AtCoder Regular Contest 106 解题报告

arc106_d Powers

AtCoder Regular Contest 106 的第四题,数学。

题目链接:D – Powers

题意翻译

  • 给定长度为 \( N \) 的数列 \( A = \left( A _ 1 , A _ 2 , \cdots , A _ N \right) \) 和一个正整数 \( K \)。
  • 要你求对于每一个 \( X ( 1 \leq X \leq K ) \),下列式子的值
    \[ \left(\displaystyle \sum_{L=1}^{N-1} \sum_{R=L+1}^{N}(A_L+A_R)^X\right) \bmod 998244353\]
  • 数据范围:\( 2 \leq N \leq 2 \times 10 ^ 5 \),\( 1 \leq K \leq 300 \),\( 1 \leq A _ i \leq 10 ^ 8 \)。

题解

考虑直接化式子。

\[
\begin{aligned}
&\left( \sum _ { L = 1 } ^ { N – 1 } \sum _ { R = L + 1 } ^ N ( A _ L + A _ R ) ^ X \right) \\
&\equiv \left( \sum _ { L = 1 } ^ { N – 1 } \sum _ { R = L + 1 } ^ N \sum _ {i=0} ^ X \binom { X } { i } A _ L ^ i A _ R ^ { X – i } \right) \\
&\equiv \sum _ {i=0} ^ X \binom { X } { i } \frac { \sum _ { L = 1 } ^ N \sum _ { R = 1 } ^ N A _ L ^ i A _ R ^ { X – i } – \sum _ { L = 1 } ^ N A _ L ^ X} { 2 } \\
&\equiv \sum _ {i=0} ^ X \binom { X } { i } \frac { \sum _ { L = 1 } ^ N A _ L ^ i \sum _ { R = 1 } ^ N A _ R ^ { X – i } – \sum _ { L = 1 } ^ N A _ L ^ X } { 2 } \pmod {998244353}
\end{aligned}
\]

不妨设 \( i \) 次方的总和为 \( \text {sum} ^ i \),则发现答案为
\[ \sum _ {i=0} ^ X \binom { X } { i } \frac { \text {sum} ^ i \text {sum} ^ { X – i } – \text {sum} ^ X } { 2 } \bmod {998244353} \]

预处理二项式系数和次方和即可。

#include <bits/stdc++.h>
using namespace std;
#define reg register
typedef long long ll;
#define getchar() (p1 == p2 && (p2 = (p1 = buf) + fread(buf, 1, 100000, stdin), p1 == p2) ? EOF : *p1++)
static char buf[100000], *p1 = buf, *p2 = buf;
inline int read(void)
{
    reg bool f = false;
    reg char ch = getchar();
    reg int res = 0;
    while (!isdigit(ch))

数据列表 >>

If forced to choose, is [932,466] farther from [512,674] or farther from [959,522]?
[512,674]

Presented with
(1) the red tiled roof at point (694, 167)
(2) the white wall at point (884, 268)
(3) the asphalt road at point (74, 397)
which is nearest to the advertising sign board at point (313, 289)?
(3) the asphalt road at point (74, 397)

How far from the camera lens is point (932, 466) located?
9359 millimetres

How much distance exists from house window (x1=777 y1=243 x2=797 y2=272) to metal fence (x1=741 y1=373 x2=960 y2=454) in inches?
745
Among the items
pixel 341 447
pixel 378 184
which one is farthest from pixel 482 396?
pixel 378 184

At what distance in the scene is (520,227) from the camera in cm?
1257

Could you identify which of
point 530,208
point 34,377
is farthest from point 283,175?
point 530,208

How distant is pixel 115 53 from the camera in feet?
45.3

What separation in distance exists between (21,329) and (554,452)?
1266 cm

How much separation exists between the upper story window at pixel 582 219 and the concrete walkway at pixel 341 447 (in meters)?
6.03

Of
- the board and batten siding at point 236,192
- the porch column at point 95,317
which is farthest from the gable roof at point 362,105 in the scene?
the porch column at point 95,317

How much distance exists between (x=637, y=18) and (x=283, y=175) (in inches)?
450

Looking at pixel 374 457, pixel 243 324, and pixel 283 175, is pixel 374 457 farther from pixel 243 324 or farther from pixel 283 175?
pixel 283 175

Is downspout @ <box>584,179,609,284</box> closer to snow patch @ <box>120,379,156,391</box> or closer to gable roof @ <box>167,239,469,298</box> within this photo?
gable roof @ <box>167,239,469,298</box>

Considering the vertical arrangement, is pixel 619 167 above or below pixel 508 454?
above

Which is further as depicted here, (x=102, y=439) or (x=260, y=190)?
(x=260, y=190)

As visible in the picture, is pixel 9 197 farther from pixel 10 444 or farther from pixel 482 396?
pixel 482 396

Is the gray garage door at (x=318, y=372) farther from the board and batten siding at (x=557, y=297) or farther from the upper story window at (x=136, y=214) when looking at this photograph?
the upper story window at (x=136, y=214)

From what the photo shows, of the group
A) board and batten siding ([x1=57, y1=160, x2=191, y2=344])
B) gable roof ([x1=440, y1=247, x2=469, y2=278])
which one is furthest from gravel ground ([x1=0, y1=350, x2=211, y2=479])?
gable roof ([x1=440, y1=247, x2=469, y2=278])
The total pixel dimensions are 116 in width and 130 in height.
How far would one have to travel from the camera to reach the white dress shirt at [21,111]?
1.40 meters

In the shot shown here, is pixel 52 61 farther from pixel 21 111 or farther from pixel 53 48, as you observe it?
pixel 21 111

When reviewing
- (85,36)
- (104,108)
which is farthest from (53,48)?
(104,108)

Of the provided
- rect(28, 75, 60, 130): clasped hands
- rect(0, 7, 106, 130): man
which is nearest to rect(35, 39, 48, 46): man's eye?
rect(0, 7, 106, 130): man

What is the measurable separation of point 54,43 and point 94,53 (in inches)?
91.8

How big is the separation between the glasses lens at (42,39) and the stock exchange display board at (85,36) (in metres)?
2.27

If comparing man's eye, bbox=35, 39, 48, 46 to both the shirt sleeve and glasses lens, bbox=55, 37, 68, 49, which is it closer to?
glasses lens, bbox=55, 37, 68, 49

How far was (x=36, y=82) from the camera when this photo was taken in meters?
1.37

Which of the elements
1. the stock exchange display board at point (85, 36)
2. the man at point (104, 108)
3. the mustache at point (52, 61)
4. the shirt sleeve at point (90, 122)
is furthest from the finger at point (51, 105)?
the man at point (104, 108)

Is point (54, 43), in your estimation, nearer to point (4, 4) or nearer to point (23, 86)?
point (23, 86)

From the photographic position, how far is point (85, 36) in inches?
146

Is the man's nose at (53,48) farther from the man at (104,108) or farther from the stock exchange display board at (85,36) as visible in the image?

任务要求 >> 从网页摘录中一字不差地摘抄一段文字，从“AtCoder Regular Contest 106 解题报告”开始，一直到“和一个正整数 \( K \)。”为止，首尾两处都要包括在内。

参考答案 >>
AtCoder Regular Contest 106 解题报告

arc106_d Powers

AtCoder Regular Contest 106 的第四题,数学。

题目链接:D – Powers

题意翻译

  • 给定长度为 \( N \) 的数列 \( A = \left( A _ 1 , A _ 2 , \cdots , A _ N \right) \) 和一个正整数 \( K \)。